I have two files, a keepout.txt and a database.csv. They're unsorted, but could be sorted.

keepout:

user1
buser3
anuser19
notheruser27

database:

user1,2343,"information about",field,blah,34
user2,4231,"mo info",etc,stuff,43
notheruser27,4344,"hiya",thing,more thing,423
user5,6666,"test text",info,stuff,833

Output would be

user2,4231,"mo info",etc,stuff,43
user5,6666,"test text",info,stuff,833

Make sense? If a line in keepout matches a field (would be nice to just be first field) in database then I want to dump the line in the output.
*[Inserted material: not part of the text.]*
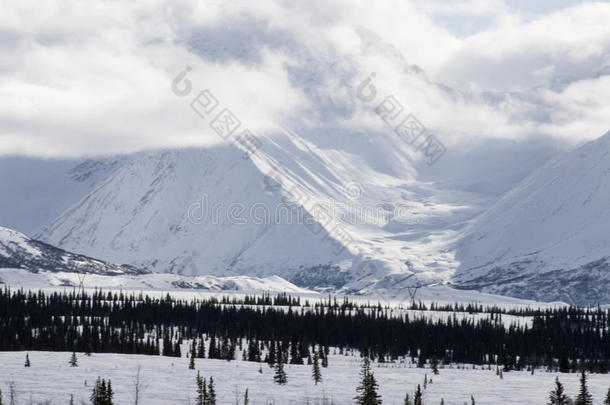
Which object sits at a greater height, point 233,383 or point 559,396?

I've tried awky ways and greppy ways but can't get it just right. It's not entire lines that are matching, just the lines. Kind of like a loopy grep -v.

Thanks for your help!

Yoda · January 31, 2014, 8:56am

awk -F'[, ]' 'NR==FNR{A[$1];next}!($1 in A)' keepout database

esoffron · January 31, 2014, 9:07am

Awesome, except it isn't working on my "real" files. It works entirely correctly on the sample data I gave -- your answer is correct.

I wonder if one of the hacks I had tried before might have worked...

In the real world, with messy data, what might be keeping this from working? Some unprintable nonsense? Line ending CR/LF vs CR vs LF crud? Do you have tips for me where this might be brittle?

Thanks!

Yoda · January 31, 2014, 9:10am

Use hexdump or od to check if you have any such characters in your file.

esoffron · January 31, 2014, 9:27am

Craaaaaap. I think I had this on my own but was bitten by a trip through an editor that changed the line endings. So, takeaway for my internet self when I search for this again.

1) Yoda was right! Thanks for the help!
2) Self, it might not be your code but the input. Maybe create your test files before making them up to ask for help...
3) LF line endings vs CR line endings matter, and seem to be what broke this for you. (LF is what you needed and what seems to fix it.)